11:39Picilones demais

por Ruy Castro

O “New York Times”, aproveitando o nosso ano olímpico, conferiu ao Brasil a “medalha de ouro da corrupção”. Referia-se ao primeiro ministério armado por Michel Temer, cheio de políticos suspeitos e na mira da Lava Jato. Poderia ter-se referido também aos ministérios dos governos anteriores, que, em nome da ideologia, elevaram a ciência da corrupção à categoria de arte e deixaram um buraco do qual o Brasil custará a sair.
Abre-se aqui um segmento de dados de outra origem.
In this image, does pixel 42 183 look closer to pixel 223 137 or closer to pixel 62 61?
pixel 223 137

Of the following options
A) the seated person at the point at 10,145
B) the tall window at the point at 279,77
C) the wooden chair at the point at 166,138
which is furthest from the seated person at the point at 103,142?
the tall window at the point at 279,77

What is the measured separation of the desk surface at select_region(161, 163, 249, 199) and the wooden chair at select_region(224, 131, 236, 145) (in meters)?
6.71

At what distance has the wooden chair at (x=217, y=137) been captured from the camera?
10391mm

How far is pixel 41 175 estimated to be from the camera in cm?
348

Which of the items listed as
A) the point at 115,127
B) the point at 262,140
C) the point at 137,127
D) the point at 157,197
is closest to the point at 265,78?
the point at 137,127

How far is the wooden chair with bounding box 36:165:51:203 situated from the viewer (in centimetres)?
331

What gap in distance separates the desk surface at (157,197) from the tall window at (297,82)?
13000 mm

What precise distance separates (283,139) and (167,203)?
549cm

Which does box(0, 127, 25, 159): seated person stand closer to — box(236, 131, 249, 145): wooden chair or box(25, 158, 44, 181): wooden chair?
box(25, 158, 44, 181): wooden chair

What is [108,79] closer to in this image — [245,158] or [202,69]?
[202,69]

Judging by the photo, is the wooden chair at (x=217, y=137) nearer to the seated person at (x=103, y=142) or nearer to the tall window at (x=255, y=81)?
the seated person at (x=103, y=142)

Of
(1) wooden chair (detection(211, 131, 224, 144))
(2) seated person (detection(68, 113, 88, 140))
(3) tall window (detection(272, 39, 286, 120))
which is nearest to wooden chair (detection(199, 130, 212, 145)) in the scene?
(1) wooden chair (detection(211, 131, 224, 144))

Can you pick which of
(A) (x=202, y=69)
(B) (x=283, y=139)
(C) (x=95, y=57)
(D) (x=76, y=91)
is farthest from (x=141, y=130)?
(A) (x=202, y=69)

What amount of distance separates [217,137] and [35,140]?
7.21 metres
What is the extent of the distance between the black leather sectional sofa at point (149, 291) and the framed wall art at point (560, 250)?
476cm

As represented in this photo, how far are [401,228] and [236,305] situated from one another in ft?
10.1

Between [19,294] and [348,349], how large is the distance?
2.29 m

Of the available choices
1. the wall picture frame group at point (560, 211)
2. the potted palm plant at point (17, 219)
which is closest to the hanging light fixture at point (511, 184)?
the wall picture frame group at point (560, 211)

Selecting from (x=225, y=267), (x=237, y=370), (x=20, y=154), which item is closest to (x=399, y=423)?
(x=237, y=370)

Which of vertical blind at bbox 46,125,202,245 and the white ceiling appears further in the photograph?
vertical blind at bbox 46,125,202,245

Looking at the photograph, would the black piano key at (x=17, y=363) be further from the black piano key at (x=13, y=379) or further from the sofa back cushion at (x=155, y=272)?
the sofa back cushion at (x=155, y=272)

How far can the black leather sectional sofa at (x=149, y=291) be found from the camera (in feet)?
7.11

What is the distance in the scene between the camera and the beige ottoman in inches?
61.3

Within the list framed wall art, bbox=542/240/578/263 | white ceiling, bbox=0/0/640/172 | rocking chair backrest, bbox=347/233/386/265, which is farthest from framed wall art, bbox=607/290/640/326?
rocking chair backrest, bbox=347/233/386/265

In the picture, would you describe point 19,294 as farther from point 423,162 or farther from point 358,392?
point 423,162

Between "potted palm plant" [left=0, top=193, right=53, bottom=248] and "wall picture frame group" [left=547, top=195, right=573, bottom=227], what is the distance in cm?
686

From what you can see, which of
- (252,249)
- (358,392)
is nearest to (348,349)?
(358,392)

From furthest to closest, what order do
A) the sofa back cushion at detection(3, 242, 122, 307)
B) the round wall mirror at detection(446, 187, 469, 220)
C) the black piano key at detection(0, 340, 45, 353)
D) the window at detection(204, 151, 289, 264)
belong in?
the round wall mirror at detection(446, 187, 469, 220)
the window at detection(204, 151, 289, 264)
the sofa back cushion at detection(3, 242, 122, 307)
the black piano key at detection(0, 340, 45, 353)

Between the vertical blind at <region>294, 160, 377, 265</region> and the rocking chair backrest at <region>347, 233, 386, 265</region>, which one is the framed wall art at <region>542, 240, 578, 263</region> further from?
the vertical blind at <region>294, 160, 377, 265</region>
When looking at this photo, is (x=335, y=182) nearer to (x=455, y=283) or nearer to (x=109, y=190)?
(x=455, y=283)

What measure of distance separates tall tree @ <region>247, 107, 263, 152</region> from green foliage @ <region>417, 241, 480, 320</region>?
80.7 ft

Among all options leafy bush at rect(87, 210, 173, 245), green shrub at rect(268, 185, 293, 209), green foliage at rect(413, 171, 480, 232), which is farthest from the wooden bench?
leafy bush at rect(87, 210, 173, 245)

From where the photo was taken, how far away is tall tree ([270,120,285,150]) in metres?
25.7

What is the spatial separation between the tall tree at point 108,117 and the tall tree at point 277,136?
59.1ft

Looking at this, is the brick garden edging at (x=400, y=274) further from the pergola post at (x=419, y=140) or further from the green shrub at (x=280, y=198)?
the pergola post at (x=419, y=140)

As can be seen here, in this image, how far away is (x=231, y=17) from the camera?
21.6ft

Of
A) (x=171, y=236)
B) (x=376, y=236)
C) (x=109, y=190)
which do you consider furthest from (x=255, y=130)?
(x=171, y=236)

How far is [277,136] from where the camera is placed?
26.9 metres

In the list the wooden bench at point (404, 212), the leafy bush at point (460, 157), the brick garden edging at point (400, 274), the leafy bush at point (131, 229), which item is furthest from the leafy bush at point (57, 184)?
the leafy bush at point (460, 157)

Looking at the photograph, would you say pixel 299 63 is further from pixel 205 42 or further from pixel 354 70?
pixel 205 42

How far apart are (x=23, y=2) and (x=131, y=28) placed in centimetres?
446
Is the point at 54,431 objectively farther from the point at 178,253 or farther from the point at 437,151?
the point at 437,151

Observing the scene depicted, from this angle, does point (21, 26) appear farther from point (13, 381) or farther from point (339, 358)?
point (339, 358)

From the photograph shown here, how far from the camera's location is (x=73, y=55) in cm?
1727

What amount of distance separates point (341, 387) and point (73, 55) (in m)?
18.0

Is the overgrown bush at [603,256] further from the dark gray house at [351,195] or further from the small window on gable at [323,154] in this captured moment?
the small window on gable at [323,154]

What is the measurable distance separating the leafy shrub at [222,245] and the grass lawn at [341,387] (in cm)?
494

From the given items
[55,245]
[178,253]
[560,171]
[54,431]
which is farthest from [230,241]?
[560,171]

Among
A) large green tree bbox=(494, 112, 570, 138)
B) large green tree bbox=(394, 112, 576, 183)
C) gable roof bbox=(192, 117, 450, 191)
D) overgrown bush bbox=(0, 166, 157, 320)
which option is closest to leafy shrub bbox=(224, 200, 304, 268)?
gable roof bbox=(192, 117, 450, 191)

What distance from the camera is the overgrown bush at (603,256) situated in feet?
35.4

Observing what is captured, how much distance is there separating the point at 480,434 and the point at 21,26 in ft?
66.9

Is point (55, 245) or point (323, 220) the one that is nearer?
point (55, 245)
Nada de novo na acusação. A ideia de que, aos olhos de fora, somos um país corrupto vem de longe. Caiu-me ontem às mãos uma de 1902, em que o Brasil já era tachado por empresários ingleses do setor ferroviário como “o país mais corrupto do mundo”. E com a concordância do jornalista Edmundo Bittencourt, fundador e redator-chefe do “Correio da Manhã”, implacável acusador das “ladroeiras, devassidões, traficâncias e ignóbeis misérias” do então presidente Campos Salles, para ele o “mais impudente e corrupto que a República já conhecera”.

Por seu jornal, Edmundo chamava os políticos de “finório”, “sacripanta”, “salaz”, “tratante”, “desbriado”, “frangalhoteiro”, “bibelô de salão” e “cloaca de Aretino”, além dos tradicionais e quase ternos “larápio”, “gatuno”, “vigarista”, “canalha abjeto”, “vagabundo pensionista do Tesouro” e “pústula feito homem”. Seus insultos deviam conter alguma verdade porque, em resposta, os insultados apenas mandavam surrá-lo, sem apelar para a Justiça — não queriam se arriscar.

Aprendi sobre isto nos magníficos trechos que já li antecipadamente do livro “Réquiem para um Leão Indomado”, a história do “Correio da Manhã” (1901-1974), que o jornalista Fuad Atala está finalizando e vai entregar à editora Record.

A imprensa de hoje não comporta os picilones de Edmundo Bittencourt. Pena, porque eles continuam atuais como nunca.